* Document passage *
§

Ubiquitous Networks with a Secure Provision of Services, Access, and Content Delivery
Funded by the EU FP6 (FP6-2003-IST-1-506926)
UBISEC aims at an advanced infrastructure for large-scale mobility and security based on SmartCard technologies for context-aware and personalised authorisation and authentication services in heterogeneous networks. This requires advanced personalisation and localisation technologies with high security in order to keep privacy and to protect computing devices, their software components, and personal user data including user profiles. The project does not deal with the development of a complete framework, but focuses primarily on the following areas: Security, Customisation, Core technology and Service Discovery.
NICS' role in UBISEC mainly focused on Security-related topics. NICS has been responsible on the extensibility of current PKI concepts in ubiquitous networks. This means not only to adapt protocols and processes to the new scenarios, but to adapt digital signatures and authentication procedures to the collection of new devices that will form part of ubiquitous networks. Similarly, and because authorisation services are specially relevant in these new scenarios, NICS contributed by improving actual Privilege Management Technology, up to a level in which the technology is widely available to citizens and companies. In this area NICS helped to deploy the Privilege Verifier (PV). NICS focused on how profiles must be syntactically built and semantically interpreted. At the same time, NICS worked on the design of an infrastructure for the automatic customisation of devices and services through context-aware profile processing, which is of capital importance for mobile applications.
NICS also designed, implemented and tested a Mobile DRM framework with non-repudiation services in ubiquitous scenarios .

§

* Exercises *
• A. According to the UBISEC project description, what did NICS help to deploy in the area of Privilege Management Technology?
• B. Extend the UBISEC project description with one further paragraph that picks up after its final sentence.
The lines after this note come from a separate source unrelated to the UBISEC project description.

§

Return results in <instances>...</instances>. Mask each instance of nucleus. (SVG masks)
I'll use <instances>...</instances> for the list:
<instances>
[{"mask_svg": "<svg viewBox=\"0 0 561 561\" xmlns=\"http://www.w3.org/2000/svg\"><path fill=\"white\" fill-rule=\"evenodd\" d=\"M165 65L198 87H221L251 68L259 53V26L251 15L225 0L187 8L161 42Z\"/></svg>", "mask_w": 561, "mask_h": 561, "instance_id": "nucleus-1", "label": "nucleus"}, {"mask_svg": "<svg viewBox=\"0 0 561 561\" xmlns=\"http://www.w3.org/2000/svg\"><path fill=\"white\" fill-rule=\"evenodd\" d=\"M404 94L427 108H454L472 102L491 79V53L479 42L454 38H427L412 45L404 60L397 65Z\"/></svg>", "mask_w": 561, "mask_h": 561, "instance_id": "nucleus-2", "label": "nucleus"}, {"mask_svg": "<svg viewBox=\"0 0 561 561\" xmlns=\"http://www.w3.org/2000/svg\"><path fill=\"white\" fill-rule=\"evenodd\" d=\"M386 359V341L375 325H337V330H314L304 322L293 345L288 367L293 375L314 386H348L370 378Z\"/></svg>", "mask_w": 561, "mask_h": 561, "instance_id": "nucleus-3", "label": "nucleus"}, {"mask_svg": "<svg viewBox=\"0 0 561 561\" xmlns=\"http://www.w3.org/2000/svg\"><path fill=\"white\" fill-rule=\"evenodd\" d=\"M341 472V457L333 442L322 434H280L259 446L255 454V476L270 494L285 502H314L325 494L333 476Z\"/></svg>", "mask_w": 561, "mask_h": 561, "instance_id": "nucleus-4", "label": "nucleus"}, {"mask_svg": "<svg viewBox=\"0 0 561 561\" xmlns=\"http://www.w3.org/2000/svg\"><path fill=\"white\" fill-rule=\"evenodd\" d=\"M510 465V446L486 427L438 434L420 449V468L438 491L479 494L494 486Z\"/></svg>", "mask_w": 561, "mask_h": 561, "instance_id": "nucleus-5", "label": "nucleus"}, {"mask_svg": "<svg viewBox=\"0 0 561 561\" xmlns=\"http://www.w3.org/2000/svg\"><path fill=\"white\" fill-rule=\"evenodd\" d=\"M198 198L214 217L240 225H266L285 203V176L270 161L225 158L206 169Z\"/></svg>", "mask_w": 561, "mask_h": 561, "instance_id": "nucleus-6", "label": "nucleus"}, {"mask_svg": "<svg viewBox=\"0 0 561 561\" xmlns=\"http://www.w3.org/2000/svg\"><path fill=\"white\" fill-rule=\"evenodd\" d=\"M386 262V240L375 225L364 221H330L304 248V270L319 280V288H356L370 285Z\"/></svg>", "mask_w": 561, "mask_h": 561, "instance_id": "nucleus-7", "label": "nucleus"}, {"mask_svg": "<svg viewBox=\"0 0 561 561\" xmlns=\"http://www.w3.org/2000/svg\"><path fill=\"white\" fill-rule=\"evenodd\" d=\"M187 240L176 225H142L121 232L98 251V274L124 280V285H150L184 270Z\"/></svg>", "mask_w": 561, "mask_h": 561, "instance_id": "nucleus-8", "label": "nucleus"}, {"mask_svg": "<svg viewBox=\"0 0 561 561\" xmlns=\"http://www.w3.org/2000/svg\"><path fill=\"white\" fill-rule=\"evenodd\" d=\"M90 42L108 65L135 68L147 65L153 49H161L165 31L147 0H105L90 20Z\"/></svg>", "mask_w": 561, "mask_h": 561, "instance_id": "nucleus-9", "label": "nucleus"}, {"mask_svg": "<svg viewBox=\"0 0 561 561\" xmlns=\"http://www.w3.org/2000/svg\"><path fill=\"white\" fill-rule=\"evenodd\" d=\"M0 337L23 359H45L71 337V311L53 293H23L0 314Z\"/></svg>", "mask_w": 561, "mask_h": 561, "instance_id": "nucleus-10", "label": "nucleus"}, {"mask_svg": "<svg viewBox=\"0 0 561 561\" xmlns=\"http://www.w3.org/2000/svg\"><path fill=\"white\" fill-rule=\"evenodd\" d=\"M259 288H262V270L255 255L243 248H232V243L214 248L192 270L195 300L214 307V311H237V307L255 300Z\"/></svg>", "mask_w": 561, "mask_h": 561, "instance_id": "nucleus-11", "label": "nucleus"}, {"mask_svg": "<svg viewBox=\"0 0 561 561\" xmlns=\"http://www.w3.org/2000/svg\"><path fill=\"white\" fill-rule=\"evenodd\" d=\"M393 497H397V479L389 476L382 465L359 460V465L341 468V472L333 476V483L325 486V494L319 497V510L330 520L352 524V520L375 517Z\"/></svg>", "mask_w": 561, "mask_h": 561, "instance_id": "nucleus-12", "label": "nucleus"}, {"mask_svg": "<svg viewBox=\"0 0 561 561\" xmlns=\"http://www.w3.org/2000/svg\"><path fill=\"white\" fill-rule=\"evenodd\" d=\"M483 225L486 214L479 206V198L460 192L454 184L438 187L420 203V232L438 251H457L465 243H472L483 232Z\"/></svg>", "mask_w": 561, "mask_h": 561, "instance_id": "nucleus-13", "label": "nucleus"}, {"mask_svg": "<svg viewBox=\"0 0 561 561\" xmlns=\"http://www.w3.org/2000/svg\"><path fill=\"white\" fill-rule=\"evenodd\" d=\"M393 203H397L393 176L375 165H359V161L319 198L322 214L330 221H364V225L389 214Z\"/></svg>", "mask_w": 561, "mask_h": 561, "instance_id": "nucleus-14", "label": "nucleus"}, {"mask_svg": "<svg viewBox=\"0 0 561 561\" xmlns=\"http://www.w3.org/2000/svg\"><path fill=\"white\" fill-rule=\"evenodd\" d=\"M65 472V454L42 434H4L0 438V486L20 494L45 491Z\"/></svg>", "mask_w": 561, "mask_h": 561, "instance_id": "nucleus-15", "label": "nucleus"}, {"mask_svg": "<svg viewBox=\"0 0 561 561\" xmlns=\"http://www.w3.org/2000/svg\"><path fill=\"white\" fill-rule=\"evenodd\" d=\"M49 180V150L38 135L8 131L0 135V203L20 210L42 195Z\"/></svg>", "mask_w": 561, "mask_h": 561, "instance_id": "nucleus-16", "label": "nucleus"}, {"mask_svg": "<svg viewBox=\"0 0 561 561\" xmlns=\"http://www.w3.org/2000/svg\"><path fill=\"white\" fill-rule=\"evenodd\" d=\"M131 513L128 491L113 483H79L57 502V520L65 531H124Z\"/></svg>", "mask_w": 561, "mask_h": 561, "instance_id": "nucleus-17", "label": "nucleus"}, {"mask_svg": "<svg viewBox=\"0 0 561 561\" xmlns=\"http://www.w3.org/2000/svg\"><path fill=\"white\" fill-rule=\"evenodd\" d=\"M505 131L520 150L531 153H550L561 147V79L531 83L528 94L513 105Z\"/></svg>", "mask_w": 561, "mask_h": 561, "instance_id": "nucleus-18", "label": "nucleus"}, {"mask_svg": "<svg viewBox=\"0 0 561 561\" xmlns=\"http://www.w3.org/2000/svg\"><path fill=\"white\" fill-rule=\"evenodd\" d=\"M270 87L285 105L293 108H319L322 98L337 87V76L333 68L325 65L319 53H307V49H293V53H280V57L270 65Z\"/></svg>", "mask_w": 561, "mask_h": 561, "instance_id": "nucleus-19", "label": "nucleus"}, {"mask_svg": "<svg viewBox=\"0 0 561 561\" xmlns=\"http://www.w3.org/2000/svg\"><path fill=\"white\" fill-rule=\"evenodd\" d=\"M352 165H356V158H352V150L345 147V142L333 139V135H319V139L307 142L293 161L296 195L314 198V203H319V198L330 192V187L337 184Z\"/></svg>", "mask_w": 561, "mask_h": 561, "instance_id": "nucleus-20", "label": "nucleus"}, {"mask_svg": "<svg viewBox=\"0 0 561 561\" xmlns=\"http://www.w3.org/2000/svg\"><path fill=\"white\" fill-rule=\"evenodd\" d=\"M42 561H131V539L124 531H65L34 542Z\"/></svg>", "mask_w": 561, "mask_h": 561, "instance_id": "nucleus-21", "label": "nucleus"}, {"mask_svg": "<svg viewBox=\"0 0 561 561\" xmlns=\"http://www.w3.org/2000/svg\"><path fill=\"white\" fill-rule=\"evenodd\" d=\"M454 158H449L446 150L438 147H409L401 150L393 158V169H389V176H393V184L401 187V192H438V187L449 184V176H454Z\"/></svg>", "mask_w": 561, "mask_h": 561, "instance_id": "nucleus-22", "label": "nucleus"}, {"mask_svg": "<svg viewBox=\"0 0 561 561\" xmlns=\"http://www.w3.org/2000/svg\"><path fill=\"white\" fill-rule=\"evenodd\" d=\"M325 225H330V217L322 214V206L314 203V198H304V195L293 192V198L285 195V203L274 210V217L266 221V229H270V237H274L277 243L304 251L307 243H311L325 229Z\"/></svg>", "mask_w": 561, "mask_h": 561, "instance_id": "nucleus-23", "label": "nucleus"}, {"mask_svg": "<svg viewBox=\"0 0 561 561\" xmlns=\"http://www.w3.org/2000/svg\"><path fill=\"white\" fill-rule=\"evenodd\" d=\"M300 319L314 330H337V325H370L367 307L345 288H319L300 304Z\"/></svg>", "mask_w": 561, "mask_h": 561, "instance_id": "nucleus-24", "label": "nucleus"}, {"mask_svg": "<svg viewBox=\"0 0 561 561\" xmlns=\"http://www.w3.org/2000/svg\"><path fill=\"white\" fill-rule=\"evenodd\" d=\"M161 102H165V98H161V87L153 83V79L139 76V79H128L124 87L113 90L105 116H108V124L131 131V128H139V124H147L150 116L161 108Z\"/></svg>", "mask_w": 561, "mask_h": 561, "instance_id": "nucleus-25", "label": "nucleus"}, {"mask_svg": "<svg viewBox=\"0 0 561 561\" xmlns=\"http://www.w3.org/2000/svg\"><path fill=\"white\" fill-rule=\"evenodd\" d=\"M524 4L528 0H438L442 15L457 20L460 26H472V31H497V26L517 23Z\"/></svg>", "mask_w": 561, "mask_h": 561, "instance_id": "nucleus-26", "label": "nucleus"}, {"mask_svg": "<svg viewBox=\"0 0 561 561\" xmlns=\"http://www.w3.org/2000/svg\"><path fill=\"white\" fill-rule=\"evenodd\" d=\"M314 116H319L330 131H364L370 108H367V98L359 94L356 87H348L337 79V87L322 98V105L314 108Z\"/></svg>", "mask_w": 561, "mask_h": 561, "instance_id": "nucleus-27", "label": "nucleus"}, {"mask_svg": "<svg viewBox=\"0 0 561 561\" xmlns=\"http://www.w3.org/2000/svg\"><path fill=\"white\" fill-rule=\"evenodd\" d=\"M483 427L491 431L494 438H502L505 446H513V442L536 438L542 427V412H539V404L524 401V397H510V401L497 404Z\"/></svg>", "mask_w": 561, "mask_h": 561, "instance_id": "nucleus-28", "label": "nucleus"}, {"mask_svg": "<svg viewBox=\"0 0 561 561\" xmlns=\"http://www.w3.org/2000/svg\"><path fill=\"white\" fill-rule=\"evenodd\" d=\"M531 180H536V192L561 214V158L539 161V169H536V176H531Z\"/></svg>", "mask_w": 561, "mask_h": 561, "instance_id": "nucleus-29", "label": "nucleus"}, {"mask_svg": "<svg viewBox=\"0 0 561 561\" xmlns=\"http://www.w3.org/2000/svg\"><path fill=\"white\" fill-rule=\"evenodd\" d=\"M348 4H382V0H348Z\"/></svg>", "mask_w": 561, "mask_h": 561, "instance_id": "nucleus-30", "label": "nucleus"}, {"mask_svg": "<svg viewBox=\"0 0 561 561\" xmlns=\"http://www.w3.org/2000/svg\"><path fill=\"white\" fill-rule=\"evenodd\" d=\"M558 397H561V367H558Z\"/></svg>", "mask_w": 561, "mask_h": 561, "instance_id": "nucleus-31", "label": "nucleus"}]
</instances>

§

* Task answers *
• A. The Privilege Verifier (PV).

• B.
Security is a core issue in all designs.
- "On Secure Profiling",
In 1st International Workshop on Secure Ubiquitous Networks (SUN’05), IEEE Press, pp. 214-218, August, 2005.
Ubiquitous environments have several drawbacks to be solved. Most of them are focused on security, and relevant ones are authorization and authentication. Amongst the essential elements to adequately provide solutions, we can find profiles. A profile can be defined as a repository to store structured data from users, networks, devices, applications, etc. As profiles are needed in ubiquitous environments, and these need of secure management as well, in this paper, we provide some initial guidance on the security storage of profiles and on security levels needed for each type of profile. Additionally, we review different alternatives to bear profiles, concluding that smartcards are the most suitable devices.
- "Extending an OMA-based DRM Framework with Non-Repudiation Services",
In 5th Symposium on Signal Processing and Information Technology (ISSPIT’05), IEEE, pp. 472-477, 2005.
Digital Rights Management (DRM) is an umbrella term for any of several arrangements which allows a vendor of content in electronic form to control the material and restrict its usage in various ways that can be specified by the vendor. These arrangements are provided through security techniques, mainly encryption, and the distribution, in a detached manner, of content and rights. This allows free access to the content by the consumers, but only those carrying the proper Right Object (RO) will be able to process such content. As a security service considered in different layers of the security framework defined by ITU X.805, almost all applications need to consider non-repudiation in the very beginning of their design. Unfortunately this has not been done so far in DRM specifications due to practical issues and the type of content distributed. We analyze this service for the a DRM framework and provide a solution which allows the right objects acquisition to be undeniable.